Solar-powered toothbrush may replace toothpaste
Some innovations are really cool, and lazy people like me feel great when it results in one less chore to do. Oral hygiene is important (otherwise get ready to finance huge dentists bills), but imagine if you can just sit in your bed and brush your teeth, sans the toothpaste, drool and dribble! Great idea right…if Japanese manufacturers and a University of Saskatchewan researcher have their way, you could just be doing that. The Shiken Company of Japan is working on a prototype solar-powered toothbrush, which causes a chemical reaction in your mouth, thus eliminating harmful plaque and bacteria. In the States U Sask dentistry professor emeritus Dr. Kunio Komiyama and his colleague Dr. Gerry Uswak are checking on this innovative method to see if it can replace the usual brush and toothpaste combo. Called the Soladey-J3X, when tested this brush could destroy the two types of bacteria that cause plaque. The brush requires as much light as a solar-powered calculator to work.
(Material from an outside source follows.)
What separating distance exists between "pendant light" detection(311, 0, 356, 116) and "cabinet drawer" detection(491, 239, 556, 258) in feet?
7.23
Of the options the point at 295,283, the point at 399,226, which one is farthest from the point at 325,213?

Dr. Komiyama designed the first prototype almost 15 years ago; it contained a titanium dioxide rod in the neck of the brush, just below the nylon bristles. Any light falling on the wet rod would release electrons, which would react to the acid typically found in the mouth, helping break down plaque. The latest model, the Soladey-J3X, works in much in the same way, except that it’s twice as powerful. The brush also features a solar panel at the base, which transmits electrons to the top of the toothbrush through a lead wire.